Este último numeral que exige para su existencia la premisa de los anteriores se convierte en el eje temático de El pianista que llegó de Hamburgo. No es una novela de amor o desamor, este sentimiento relacionante de importancia en esta obra, funciona solo como intermediario para mostrar dos niveles: guerra-música. Los dos niveles de la historia sucitan a su turno la relación sémica: huída-refugio. Que en el sustrato narrativo se expresan como:  miedo-satisfacción.                    
Y la dualidad se va desarrollando hasta llegar a los niveles íntimos: “parecemos vampiros, sólo felices en la penumbra”. Y ahí está la clave de esta novela, que lee el escenario político pero fundamentalmente cómo la guerra modifica al ser humano, individual, íntimo, solitario y sin amparo. La guerra o cualquier tipo de confrontación en las novelas no se ameritan simplemente por ser contados, así la recontextualización logre sus propios objetivos. La novela tiene la virtud de testificar pero especialmente de revelar. Y eso hace Jorge Eliécer Pardo, revela el dolor íntimo, el peso de lo público que apabulla al sujeto individual. Y en esto tiene tradición la narrativa de Pardo.

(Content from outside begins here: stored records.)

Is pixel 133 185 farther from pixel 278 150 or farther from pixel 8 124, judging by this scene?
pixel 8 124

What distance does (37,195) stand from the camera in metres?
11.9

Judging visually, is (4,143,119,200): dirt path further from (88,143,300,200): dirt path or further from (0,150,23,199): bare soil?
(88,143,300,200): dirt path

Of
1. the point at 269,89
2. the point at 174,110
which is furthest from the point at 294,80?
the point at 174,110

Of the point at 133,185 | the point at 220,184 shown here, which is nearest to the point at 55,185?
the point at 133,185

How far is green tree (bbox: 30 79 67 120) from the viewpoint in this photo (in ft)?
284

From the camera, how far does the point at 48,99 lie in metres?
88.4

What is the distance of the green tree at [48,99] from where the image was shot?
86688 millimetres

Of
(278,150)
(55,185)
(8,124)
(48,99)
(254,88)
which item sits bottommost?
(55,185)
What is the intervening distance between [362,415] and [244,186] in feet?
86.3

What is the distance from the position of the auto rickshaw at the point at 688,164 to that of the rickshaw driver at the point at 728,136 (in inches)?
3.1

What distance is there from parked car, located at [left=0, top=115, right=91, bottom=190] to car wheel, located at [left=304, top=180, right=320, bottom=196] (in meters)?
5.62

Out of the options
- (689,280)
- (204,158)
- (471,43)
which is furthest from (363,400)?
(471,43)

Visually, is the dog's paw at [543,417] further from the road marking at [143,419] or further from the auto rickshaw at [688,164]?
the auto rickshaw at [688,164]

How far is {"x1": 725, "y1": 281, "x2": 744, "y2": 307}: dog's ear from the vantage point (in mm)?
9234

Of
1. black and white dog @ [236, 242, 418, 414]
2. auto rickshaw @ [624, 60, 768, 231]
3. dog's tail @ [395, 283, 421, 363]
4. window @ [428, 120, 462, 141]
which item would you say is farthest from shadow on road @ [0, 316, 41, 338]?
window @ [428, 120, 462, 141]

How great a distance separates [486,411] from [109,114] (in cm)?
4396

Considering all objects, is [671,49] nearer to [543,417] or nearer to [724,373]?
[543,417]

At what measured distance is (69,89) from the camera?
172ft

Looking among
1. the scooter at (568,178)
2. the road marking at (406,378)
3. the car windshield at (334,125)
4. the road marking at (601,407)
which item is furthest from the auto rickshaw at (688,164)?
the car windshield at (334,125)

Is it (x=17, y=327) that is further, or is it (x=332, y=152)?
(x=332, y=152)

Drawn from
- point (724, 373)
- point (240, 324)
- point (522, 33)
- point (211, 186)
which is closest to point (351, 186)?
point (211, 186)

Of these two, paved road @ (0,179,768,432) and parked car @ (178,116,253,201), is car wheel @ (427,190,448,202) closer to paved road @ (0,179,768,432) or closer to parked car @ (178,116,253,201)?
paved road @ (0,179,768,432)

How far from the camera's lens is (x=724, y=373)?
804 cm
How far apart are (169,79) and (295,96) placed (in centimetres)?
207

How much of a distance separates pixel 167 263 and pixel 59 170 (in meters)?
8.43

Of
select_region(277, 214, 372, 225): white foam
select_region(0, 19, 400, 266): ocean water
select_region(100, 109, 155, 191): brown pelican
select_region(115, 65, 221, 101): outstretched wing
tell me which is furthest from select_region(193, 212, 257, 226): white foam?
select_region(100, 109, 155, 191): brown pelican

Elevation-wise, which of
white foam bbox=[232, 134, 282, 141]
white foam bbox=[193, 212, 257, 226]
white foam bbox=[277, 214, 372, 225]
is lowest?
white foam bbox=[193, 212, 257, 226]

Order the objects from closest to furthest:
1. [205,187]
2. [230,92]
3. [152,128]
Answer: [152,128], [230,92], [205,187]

 Otro nivel de acercamiento, entre tantos como pueden ser encontrados, está en relación con la intrahistoria familiar. Hace muy pocos días recibí la novela de Carlos Orlando Pardo, su hermano, que lo introdujo al oficio escritural, según confesión del propio autor. Verónica resucitada[2] novela bien escrita, deliciosa lectura del mundo familiar. Sobre ella se me ocurrió pensar en la dificultad de reescribir las historias íntimas, pero como es de sabiduría conocida los escritores recogemos de nuestro ciclo vital tantas cosas que consciente o inconscientemente fluyen en las obras, así ese no sea el objetivo. 

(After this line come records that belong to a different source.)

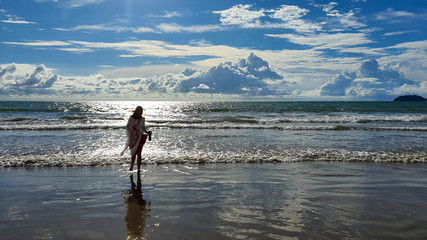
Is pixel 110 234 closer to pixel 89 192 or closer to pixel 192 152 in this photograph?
pixel 89 192

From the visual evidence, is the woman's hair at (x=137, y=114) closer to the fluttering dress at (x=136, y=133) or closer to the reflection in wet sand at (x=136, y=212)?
the fluttering dress at (x=136, y=133)

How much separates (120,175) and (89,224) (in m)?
3.73

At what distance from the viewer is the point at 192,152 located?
1235 cm

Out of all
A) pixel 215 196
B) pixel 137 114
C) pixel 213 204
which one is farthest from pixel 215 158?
pixel 213 204

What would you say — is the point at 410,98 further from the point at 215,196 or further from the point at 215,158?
the point at 215,196

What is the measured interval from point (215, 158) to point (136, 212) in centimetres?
578

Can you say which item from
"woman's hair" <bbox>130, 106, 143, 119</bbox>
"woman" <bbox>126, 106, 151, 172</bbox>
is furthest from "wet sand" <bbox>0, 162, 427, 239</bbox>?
"woman's hair" <bbox>130, 106, 143, 119</bbox>

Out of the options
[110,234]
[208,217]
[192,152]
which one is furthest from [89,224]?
[192,152]

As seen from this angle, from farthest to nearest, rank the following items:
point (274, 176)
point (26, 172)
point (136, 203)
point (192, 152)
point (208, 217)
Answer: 1. point (192, 152)
2. point (26, 172)
3. point (274, 176)
4. point (136, 203)
5. point (208, 217)

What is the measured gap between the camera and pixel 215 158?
10.9 metres

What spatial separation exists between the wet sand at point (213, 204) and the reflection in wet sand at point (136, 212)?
2cm

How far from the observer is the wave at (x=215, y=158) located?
1005 centimetres

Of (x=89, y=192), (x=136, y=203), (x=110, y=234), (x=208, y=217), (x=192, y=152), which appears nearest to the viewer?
(x=110, y=234)

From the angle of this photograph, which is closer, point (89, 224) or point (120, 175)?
point (89, 224)
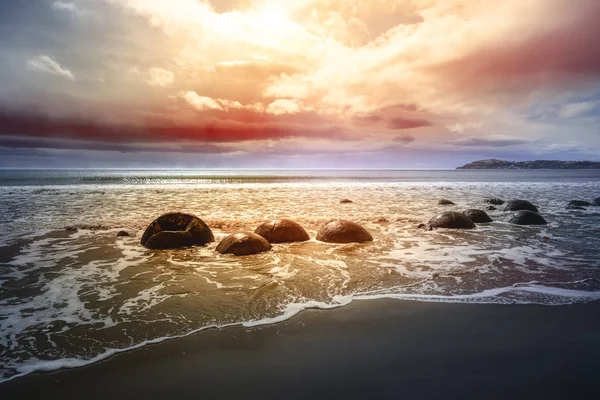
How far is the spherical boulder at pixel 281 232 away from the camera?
9805mm

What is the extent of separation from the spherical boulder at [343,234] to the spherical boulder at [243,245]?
2.12m

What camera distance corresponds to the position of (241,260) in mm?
7801

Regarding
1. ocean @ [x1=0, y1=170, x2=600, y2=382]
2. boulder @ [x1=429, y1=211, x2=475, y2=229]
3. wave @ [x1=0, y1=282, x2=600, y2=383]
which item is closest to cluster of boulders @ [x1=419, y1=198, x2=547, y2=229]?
boulder @ [x1=429, y1=211, x2=475, y2=229]

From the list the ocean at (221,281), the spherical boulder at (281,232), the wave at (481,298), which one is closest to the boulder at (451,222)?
the ocean at (221,281)

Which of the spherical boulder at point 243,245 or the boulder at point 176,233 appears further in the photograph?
the boulder at point 176,233

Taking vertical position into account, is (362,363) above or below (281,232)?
below

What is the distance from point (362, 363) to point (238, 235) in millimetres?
5793

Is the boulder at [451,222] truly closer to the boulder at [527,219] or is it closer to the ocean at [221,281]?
the ocean at [221,281]

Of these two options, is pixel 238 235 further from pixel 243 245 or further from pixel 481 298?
pixel 481 298

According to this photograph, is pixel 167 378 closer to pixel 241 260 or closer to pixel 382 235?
pixel 241 260

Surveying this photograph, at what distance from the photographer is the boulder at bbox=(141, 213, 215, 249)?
9.09 meters

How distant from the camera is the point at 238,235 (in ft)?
28.6

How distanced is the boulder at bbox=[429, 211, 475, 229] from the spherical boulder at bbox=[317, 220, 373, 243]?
380 cm

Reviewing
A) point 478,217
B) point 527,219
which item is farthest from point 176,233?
point 527,219
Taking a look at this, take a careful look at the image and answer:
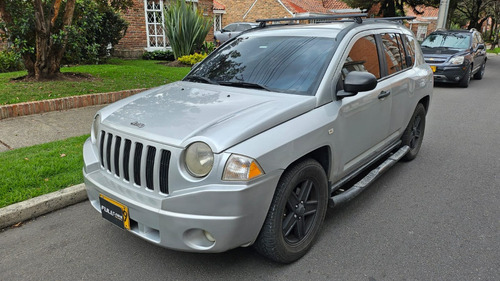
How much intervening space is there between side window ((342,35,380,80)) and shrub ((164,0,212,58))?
10.6 metres

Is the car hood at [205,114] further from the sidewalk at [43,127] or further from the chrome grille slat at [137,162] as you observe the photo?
the sidewalk at [43,127]

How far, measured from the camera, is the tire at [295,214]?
2.65 meters

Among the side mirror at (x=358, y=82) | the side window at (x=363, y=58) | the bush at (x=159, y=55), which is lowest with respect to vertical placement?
the bush at (x=159, y=55)

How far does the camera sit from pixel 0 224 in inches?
135

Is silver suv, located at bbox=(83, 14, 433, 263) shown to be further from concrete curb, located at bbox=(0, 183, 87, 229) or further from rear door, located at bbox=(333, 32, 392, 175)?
concrete curb, located at bbox=(0, 183, 87, 229)

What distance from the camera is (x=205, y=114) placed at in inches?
110

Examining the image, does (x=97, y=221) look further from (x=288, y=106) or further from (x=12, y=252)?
(x=288, y=106)

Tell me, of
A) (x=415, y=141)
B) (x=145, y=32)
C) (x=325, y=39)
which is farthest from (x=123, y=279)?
(x=145, y=32)

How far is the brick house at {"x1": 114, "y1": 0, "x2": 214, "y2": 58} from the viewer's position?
51.7 feet

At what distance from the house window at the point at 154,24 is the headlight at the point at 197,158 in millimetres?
15300

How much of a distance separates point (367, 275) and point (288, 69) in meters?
1.83

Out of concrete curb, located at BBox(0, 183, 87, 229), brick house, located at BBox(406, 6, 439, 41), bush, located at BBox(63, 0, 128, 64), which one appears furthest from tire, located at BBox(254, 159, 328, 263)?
brick house, located at BBox(406, 6, 439, 41)

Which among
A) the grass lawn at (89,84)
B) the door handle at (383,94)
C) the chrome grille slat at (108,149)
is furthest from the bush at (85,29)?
the door handle at (383,94)

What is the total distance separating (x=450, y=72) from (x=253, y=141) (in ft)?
36.5
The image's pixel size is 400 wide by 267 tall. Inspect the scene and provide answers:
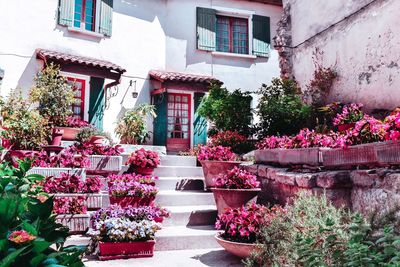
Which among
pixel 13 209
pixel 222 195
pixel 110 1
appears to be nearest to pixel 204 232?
pixel 222 195

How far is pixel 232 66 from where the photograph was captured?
12203 mm

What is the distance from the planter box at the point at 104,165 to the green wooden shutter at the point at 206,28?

Pero Carlos Orlando priorizó el recuerdo familiar, el de los lazos profundos, el formador en todos los términos de la educación sentimental. Y ese tema vuelve a aparecer en la obra de Jorge Eliécer, señalando un claro cruce temático. Hablando de un teatro emblemático de Bogotá del siglo XX, El Faenza, recuerda El pianista que llegó de Hamburgo: En esas mismas butacas había estado Carlos Arturo Aguirre —el padre de Matilde— buscando en las películas algún anuncio de su prófuga María Verónica. Allí había llorado su abandono y desamor. Con la cara dulce de Sofía Alvarez, la actriz que creía suplantaba a María Verónica, se consolaba volviendo a la casa de Egipto a abrazar a sus hijas Sofía y Matilde, también abandonadas.
Interesante interrelación narrativa en la obra de los hermanos escritores. Sucesos de la infancia y necesaria reinstalación de los recuerdos asaltan las dos recientes novelas de los Pardo Rodríguez.

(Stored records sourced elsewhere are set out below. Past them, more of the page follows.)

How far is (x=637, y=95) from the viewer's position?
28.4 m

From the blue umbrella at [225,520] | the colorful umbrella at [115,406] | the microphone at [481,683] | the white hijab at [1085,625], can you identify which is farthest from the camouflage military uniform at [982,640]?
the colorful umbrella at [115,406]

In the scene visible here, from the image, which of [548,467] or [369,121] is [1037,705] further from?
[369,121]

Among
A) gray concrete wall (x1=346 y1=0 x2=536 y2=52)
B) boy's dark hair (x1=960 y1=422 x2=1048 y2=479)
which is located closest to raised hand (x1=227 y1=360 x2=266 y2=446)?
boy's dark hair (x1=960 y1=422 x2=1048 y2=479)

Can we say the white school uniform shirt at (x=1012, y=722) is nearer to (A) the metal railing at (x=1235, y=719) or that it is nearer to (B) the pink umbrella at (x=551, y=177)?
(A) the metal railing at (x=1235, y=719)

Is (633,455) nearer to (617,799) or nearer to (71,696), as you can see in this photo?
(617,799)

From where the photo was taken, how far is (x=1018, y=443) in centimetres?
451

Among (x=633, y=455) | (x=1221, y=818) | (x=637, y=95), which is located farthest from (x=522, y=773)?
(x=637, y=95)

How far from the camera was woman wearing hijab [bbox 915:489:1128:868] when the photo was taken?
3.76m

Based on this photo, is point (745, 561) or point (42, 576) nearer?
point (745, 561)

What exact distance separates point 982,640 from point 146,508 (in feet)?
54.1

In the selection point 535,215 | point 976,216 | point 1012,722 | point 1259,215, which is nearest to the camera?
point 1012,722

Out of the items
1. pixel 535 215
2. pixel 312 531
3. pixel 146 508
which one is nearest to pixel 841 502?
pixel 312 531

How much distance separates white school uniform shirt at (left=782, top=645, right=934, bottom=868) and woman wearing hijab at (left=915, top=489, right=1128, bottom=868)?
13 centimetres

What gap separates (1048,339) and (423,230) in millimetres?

Cecilia Caicedo Jurado de Cajigas
Pereira, 19 de julio de 2012


La importante revista latinoamericana Corónica ha publicado un interesante ensayo sobre "El pianista que llegó de Hamburgo" de Cecilia Caicedo de Cajigas, doctora en literatura de la Universidad Complutense de Madrid. Aquí la pueden leer:
http://www.revistacoronica.com/2012/07/el-pianista-que-llego-de-hamburgo.html


[1] Pardo, Jorge Eliécer. El pianista que llegó de Hamburgo. Cangrejo Editores, Bogotá, abril de 2012, 292 páginas.
[2] Pardo, Carlos Orlando. Verónica resucitada. Pijao Editores, Ibagué, 2012. 295 páginas.